» **INSTRUCTIONS TO FOLLOW**
Put the lines below into a Markdown table with two columns, n for the row number and Line for the line itself, leaving out blank lines. Begin at the line that has "As viewable here, when" and stop after the line that has "Result: 8.86m".

(Spatial question entries)

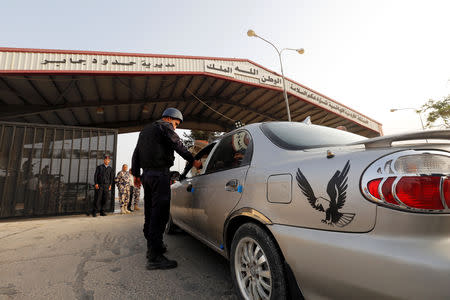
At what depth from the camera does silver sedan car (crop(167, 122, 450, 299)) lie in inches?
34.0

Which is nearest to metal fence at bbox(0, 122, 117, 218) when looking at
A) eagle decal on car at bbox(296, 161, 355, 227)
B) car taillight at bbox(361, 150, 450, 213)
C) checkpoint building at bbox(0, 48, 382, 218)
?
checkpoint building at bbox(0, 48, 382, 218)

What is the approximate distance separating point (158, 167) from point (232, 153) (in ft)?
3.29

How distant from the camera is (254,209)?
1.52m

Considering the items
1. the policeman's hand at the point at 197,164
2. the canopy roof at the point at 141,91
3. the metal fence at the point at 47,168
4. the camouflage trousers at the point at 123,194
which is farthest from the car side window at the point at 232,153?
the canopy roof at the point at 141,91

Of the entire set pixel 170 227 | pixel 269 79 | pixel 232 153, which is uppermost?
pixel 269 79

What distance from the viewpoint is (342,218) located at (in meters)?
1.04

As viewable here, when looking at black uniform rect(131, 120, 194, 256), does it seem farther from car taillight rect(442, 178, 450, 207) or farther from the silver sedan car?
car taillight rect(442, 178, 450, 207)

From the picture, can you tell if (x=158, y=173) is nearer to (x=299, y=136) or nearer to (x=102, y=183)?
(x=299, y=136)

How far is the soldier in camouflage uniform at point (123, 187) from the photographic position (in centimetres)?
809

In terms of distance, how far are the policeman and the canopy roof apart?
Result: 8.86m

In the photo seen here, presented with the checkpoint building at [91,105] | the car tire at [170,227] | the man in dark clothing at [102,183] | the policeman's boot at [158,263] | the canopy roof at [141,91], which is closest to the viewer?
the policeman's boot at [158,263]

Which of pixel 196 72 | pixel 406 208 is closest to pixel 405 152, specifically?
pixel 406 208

--

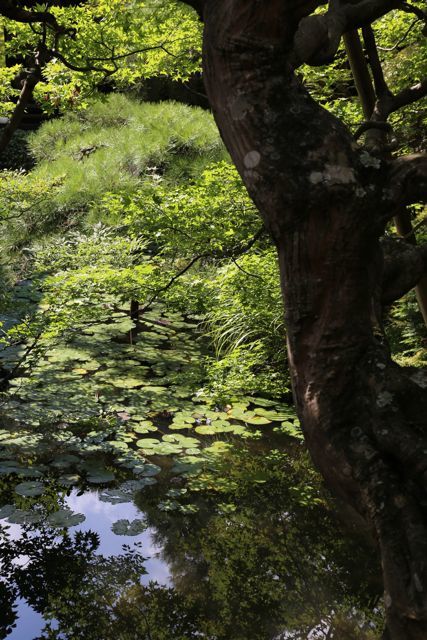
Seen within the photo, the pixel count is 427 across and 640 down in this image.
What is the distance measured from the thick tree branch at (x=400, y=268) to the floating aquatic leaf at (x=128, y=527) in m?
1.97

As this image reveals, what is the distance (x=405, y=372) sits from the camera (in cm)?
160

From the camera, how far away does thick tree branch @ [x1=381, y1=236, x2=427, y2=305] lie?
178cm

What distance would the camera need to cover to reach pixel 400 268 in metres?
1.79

...

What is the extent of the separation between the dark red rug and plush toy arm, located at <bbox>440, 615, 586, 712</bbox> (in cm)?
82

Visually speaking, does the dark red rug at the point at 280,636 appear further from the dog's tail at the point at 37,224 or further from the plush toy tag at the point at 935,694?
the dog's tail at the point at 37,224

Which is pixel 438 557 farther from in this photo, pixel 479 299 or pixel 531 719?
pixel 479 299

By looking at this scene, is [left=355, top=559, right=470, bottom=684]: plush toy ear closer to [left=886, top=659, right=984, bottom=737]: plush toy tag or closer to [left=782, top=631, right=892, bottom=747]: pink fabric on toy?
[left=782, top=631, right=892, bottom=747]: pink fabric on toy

» **RESPONSE TO THE TASK**
| n | Line |
|---|---|
| 1 | As viewable here, when looking at black uniform rect(131, 120, 194, 256), does it seem farther from car taillight rect(442, 178, 450, 207) or farther from the silver sedan car? |
| 2 | car taillight rect(442, 178, 450, 207) |
| 3 | From the picture, can you tell if (x=158, y=173) is nearer to (x=299, y=136) or nearer to (x=102, y=183)? |
| 4 | (x=299, y=136) |
| 5 | How far is the soldier in camouflage uniform at point (123, 187) from the photographic position (in centimetres)? |
| 6 | 809 |
| 7 | In terms of distance, how far are the policeman and the canopy roof apart? |
| 8 | Result: 8.86m |